Current ISO for Windows 7 Professional x64 (the only edition I use) is 4.40GB so, it won't burn on a DVD5 and I don't use optical media much anymore anyway, I have an 8GB USB stick that I use exclusively for that ISO's target location.

But yeah, 216+ updates after an SP1 installation (using SP1 media) leads to 5 reboots and nearly 2.3GB of downloads even in spite of the estimated file sizes the Windows Update client tells you it'll have to grab. It ain't pretty but, that's how it goes.

I'm actually using OSX currently since I really can't tolerate Linux at all - I have a Windows 7 virtual machine that I just created not 24 hours ago using that newest ISO I just made yesterday as well (newest update pack was released on March 15th. If you're interested - and yes the site is in Russian so use Google Translate if needed, the actual instructions to integrate are simple: extract the install.wim file from a piece of SP1 media, put that in a folder with the update pack executable, open a Command Prompt, execute two lines of code (one to figure out which edition index you want to use or you can just do the entire disc and the second starts the actual update process, then you copy the install.wim back into the ISO after deleting the old one with a tool like Ultra ISO which is my tool of choice or PowerISO, whatever).

Anyway, more info in the OP of this thread:

Наборы - UpdatePack7R2 версия 16.3.15

I'm pissed at Microsoft for a lot of things - especially anything and everything related to Windows 10, period - but my biggest grip overall, even in spite of some of their underhanded bullshit happeing to Windows 7, is the fact that they never gave us a proper Service Pack 2 for Windows 7 and of course now that's the proverbial snowball's chance in hell kind of thing.

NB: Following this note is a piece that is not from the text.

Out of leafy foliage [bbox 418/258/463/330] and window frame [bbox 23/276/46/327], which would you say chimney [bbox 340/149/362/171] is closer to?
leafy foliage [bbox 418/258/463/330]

It would have been nice to have one but doing this update pack monthly is easier I suppose and once you create one, you can use that install.wim for the next month, you don't have to do the entire process again to do the 216+ updates, the update pack creation is cumulative in that respect.

The original update pack I used was from 2 years ago and I've just used the monthly releases to create the new ISO which takes a few minutes at most - the first time you create one from SP1 media it will take upwards of 30-45 minutes depending on your machine's power/speed/storage, but after that the regular smaller patching happens much much faster.